In 1968 a bunch of learned minds wrote a book about what technology would look like some 50 years hence. The book, Toward the year 2018, prophesised rapid improvements in the speed of transportation, the ability to control the weather, disintegrator guns, anti-gravity technology (flying cars), picture phones and a nine hour work week.
Some things they got right. But of course, most things they got hilariously wrong. To be fair, predictions are hard to get right, especially when about the future.
One thing they didn’t predict was the exponential growth in the number of learned minds that would still be trying to predict the future.
Techno-foresighters fall into two camps: the techno-optimists and the techno-pessimists.
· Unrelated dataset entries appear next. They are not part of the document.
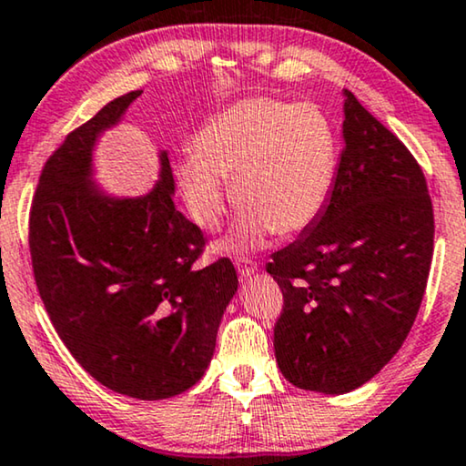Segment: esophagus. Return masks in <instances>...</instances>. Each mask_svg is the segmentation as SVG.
<instances>
[{"instance_id": "34e87169", "label": "esophagus", "mask_w": 466, "mask_h": 466, "mask_svg": "<svg viewBox=\"0 0 466 466\" xmlns=\"http://www.w3.org/2000/svg\"><path fill=\"white\" fill-rule=\"evenodd\" d=\"M237 270L243 279H249L258 272V264L249 258H237Z\"/></svg>"}]
</instances>
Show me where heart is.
I'll use <instances>...</instances> for the list:
<instances>
[{
	"instance_id": "1",
	"label": "heart",
	"mask_w": 466,
	"mask_h": 466,
	"mask_svg": "<svg viewBox=\"0 0 466 466\" xmlns=\"http://www.w3.org/2000/svg\"><path fill=\"white\" fill-rule=\"evenodd\" d=\"M337 134L311 104L249 99L213 116L194 138V155L177 166L187 213L204 229H217L234 198L243 208L226 249L259 245L311 228L330 200L337 178Z\"/></svg>"
}]
</instances>
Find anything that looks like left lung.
Wrapping results in <instances>:
<instances>
[{
  "instance_id": "8db88e82",
  "label": "left lung",
  "mask_w": 466,
  "mask_h": 466,
  "mask_svg": "<svg viewBox=\"0 0 466 466\" xmlns=\"http://www.w3.org/2000/svg\"><path fill=\"white\" fill-rule=\"evenodd\" d=\"M343 153L318 221L272 253L283 291L275 356L296 388L345 394L386 367L411 330L432 262L424 172L351 91Z\"/></svg>"
}]
</instances>
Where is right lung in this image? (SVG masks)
I'll return each instance as SVG.
<instances>
[{"label": "right lung", "instance_id": "add662e5", "mask_svg": "<svg viewBox=\"0 0 466 466\" xmlns=\"http://www.w3.org/2000/svg\"><path fill=\"white\" fill-rule=\"evenodd\" d=\"M140 93L115 97L48 157L31 204L29 251L48 318L80 367L113 392L161 400L202 380L238 277L228 258L194 266L204 234L175 207L166 151L148 194L97 187L99 136Z\"/></svg>", "mask_w": 466, "mask_h": 466}]
</instances>
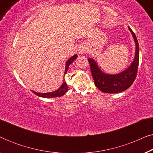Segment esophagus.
<instances>
[{"label":"esophagus","instance_id":"1","mask_svg":"<svg viewBox=\"0 0 153 153\" xmlns=\"http://www.w3.org/2000/svg\"><path fill=\"white\" fill-rule=\"evenodd\" d=\"M80 52H83V51H85V49H83V48H81V49H79V51Z\"/></svg>","mask_w":153,"mask_h":153}]
</instances>
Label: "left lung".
<instances>
[{"label": "left lung", "mask_w": 153, "mask_h": 153, "mask_svg": "<svg viewBox=\"0 0 153 153\" xmlns=\"http://www.w3.org/2000/svg\"><path fill=\"white\" fill-rule=\"evenodd\" d=\"M128 28L136 43L134 60L128 69L118 74H106L100 70L95 60L91 58L88 59L95 86L103 93H117L126 91L131 86L137 76L139 62V43L134 33L129 27Z\"/></svg>", "instance_id": "1"}]
</instances>
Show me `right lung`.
I'll return each instance as SVG.
<instances>
[{
	"mask_svg": "<svg viewBox=\"0 0 153 153\" xmlns=\"http://www.w3.org/2000/svg\"><path fill=\"white\" fill-rule=\"evenodd\" d=\"M77 58V55H74V56H72V58H70L68 61L66 62V65H65V74H66L67 72H68V70L69 68V65L72 63V62L74 61V60L76 59ZM68 87L66 84L65 81H63L62 84L61 86H60L59 88L56 91L51 92V93H36V92L33 91V93H34L35 95L37 96H39V97H60V96H62L65 93L68 91Z\"/></svg>",
	"mask_w": 153,
	"mask_h": 153,
	"instance_id": "right-lung-1",
	"label": "right lung"
}]
</instances>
Leading the memory-card-half-full crowd are Andrew McAfee and Erik Brynjolfsson (and the Economist). McAfee and Brynjolfsson have written e-books with titles like The Second Machine Age and Race Against the Machine. Their argument is that when it comes to technology: haven’t seen anything yet. The advances in robotics, AI, machine learning, additive manufacturing autonomous vehicles etc are about to fundamentally overhaul production and launch us into a fourth industrial revolution. We should embrace these developments, they argue, and learn to work with machines. (Watch this hypnotic video of Amazon’s warehouse droids if you’re unconvinced.)
Leading the memory-card-half-empty camp are Robert Gordon and Tyler Cowen. Their hard cover books are much less sanguine; they have titles like The death of innovation, the end of growth and How America Ate All the Low-Hanging Fruit of Modern History. Gordon likes to play a game wherever he goes called “Find the Robot”. As he goes about his everyday life he looks for machines performing tasks that humans once handled. Most of what he sees doesn’t impress him: ATMs, self-checkout kiosks, and boarding pass scanners have been around for years. Beyond that, he argues, not a lot has changed. People “do the same thing that they did 10 or 15 years ago. In office situations… going into retail stores, going into restaurants. …a large part of the economy [is] operating in the same way as it did last year and the year before.”
Regardless, of whether we think technology is changing fast or slow, or if innovation is alive or dead, what we can all agree on, is that there has been a change in how the gains from technology are being distributed across the economy.
GDP per capita, labour productivity, employment and median household incomes rose in almost perfect lockstep in the decades after WW2. Job growth and wage growth kept pace with gains in output and productivity. Things got a bit bumpy in the 90s, and have now seemingly decoupled. GDP and productivity, have remained on an upward trajectory, but the income and job prospects for typical workers have faltered. In the chart below, we can see a widening gap in the growth of total output and the growth of income paid as to workers. The labour share of income has fallen from about 52 per cent in 1983 to 46 per cent today.
Growth in GDP and wages

Note: Index based on current prices
Source: ABS
At the end of the day, we don’t know what the future has in store. The best way to respond to change is to roll with the punches: adapt, react, anticipate, innovate. To that end, what’s concerning is not how fast technology is progressing, but rather how dynamic and responsive is the economy. If worrying trends in business dynamism and labour fluidity continue, then this may hamper our ability to reap the full gains of the coming technological revolution (if there is one).